Others are more sceptical, not least because key questions, such as what will happen to the coal assets in the new entity, who will assume their debts, and whether Poland will be able to provide state aid to the new group, remain unanswered.
“It’s a chance for the energy companies to get rid of coal and become more competitive, but the question is what does the government wants to do with coal assets,” says Ilona Jedrasik, from ClientEarth, an environmental group. “It’s not clear if the government wants to use the plan to keep coal artificially alive for a long time, somehow subsiding it under the table, as the plan for coal’s phase-out is not yet on the table.”
The danger, however, is that if Poland’s government is not sufficiently ambitious, the market will force its hand. In a stark interview with the Polish newspaper Dziennik Gazeta Prawna two weeks ago, Mr Dabrowski warned that radical decisions and a plan for Poland’s mining and energy sectors were needed, and that PGE could find itself facing collapse in as little as 18 months if no action were taken. “We don’t follow any green ideology, it is pure economics that is forcing us towards transformation,” he told the paper.
Many share his assessment. “When the EU launched its first energy and climate package 10 years ago, people were saying that the EU would abandon this policy, that Germany will not succeed with [its energy transition], and so on,” says Aleksandra Gawlikowska-Fyk, from Forum Energii, a Warsaw-based think-thank.
“But right now the market shows that there is no future for coal and lignite.

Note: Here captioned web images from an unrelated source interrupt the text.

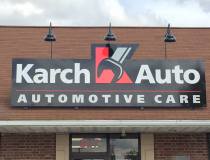 Shop Sign - Karch Auto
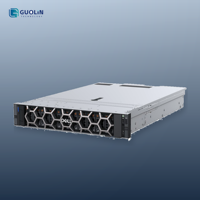 Système informatique en rack à double socket d'occasion pour l'infrastructure informatique d'entreprise, serveur Dell PowerEdge R760XS 2U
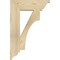 Ekena Millwork Westlake Traditional Rough Sawn Bracket, Douglas Fir, 4"W x 16"D x 24"H BKT04X16X24WTL01RDF - alternate 3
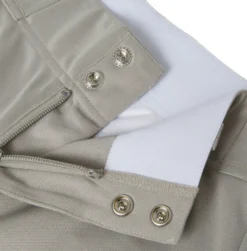 Adidas Boys' Triple Stripe Open Bottom Baseball Pants -Rawlings Sport Gears Store BBA12016 SS GreyBaseball ADD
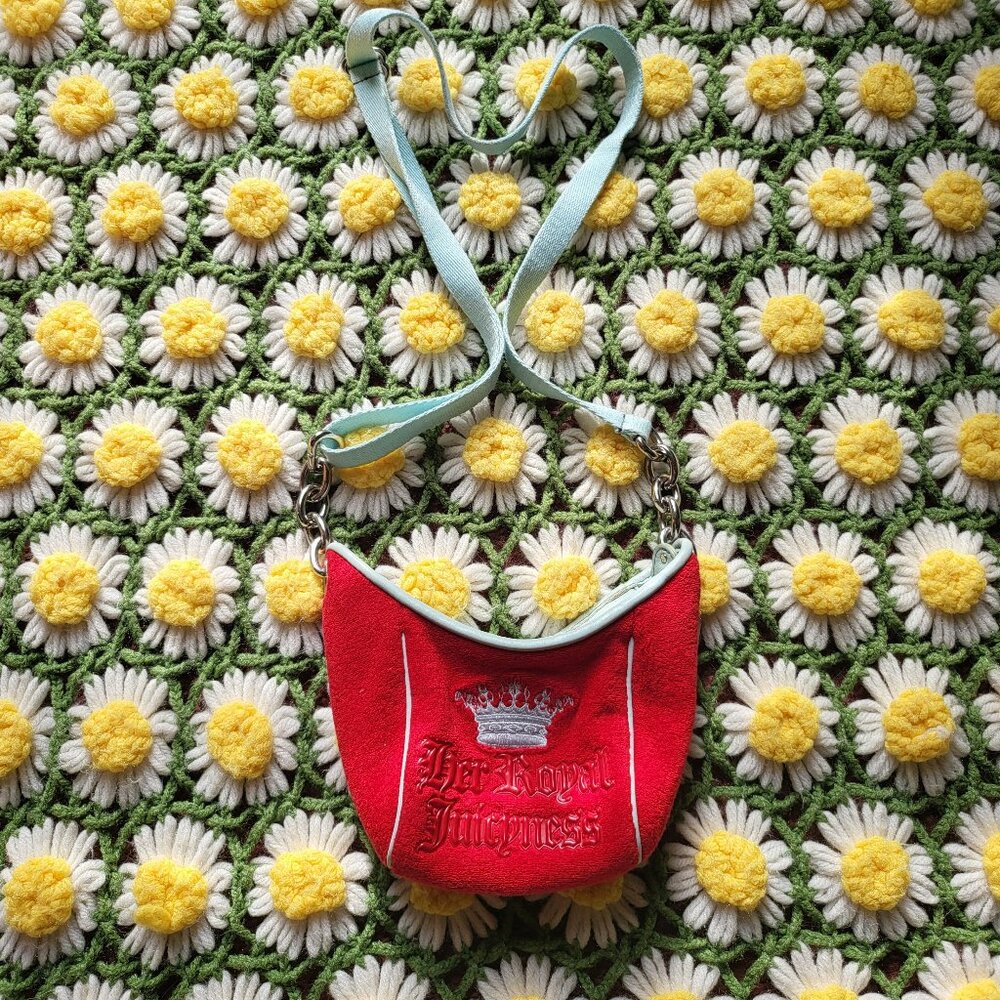 Juicy Couture Terry Cloth Crossbody Bag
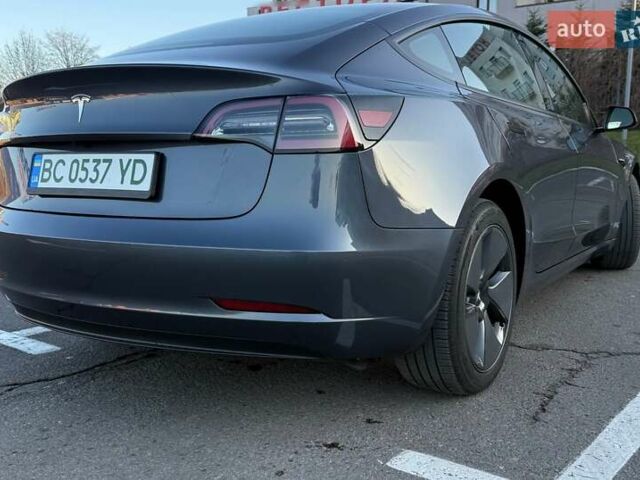 Сірий Тесла Модель 3, об'ємом двигуна 0 л та пробігом 39 тис. км за 21500 $, фото 12 на Automoto.ua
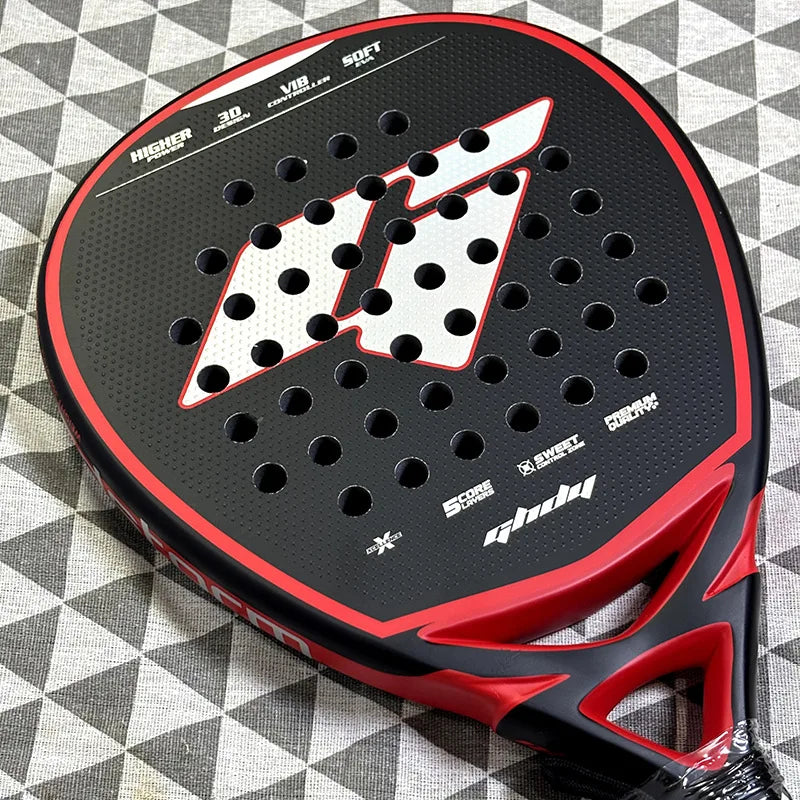 Hot-selling Padel Rackets Carbon Fiber Beach Tennis Amateur Senior Outdoor Sports Superior Quality Favorable Prices Directly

We cannot pretend any more. Not from an economic point of view, nor a political one, nor a social one.”
Silesia: ‘people only lost as a result of the transition’ from coal
In the coal towns around Katowice in the southern Polish region of Silesia, mining has been a way of life for generations, with the sector’s festivals, clubs, uniforms and even orchestras a distinctive part of the social fabric.
“In Silesia, the mine was like a mother who gives life. Everything was concentrated on the mines, and they were a source of support for other industries,” says Marek Jozwiak, who worked as a supervisor at the Makoszowy mine in Zabrze, until it closed in 2016. “Mining was the heart of the system in Silesia. Culture was built around them, even football clubs were owned by them.”
When the Iron Curtain fell in 1989, around 400,000 people worked in the sector, and Poland was one of the world’s biggest producers of the black fuel.
But with many mines unproductive after decades of communist central planning, the transition to capitalism was a wrenching experience for both the industry and Silesia. The sector shrunk dramatically — today it employs around 80,000 people — while regeneration did not keep pace with the closure of old industries.
“Here in Silesia, we still haven’t been able to recover from this transition period at the turn of the century,” says Dominik Kolorz, head of a regional branch of Solidarity. “We have enclaves of exclusion like Bytom, like Swietochłowice, like the southern part of our region around Wodzisław Slaski or Rybnik, where people only lost as a result of transition.”
Many in the region are aware that the big social and economic trends are moving against the sector. But they argue that phasing out coal before 2050 is unrealistic, and that the money on offer from the EU is nowhere near enough to ease the transition.
“In my opinion Europe went too far into climate issues, which are extremely important, forgetting that apart from clean air people also need bread to live,” says Boguslaw Zietek, head of the Sierpien 80 union.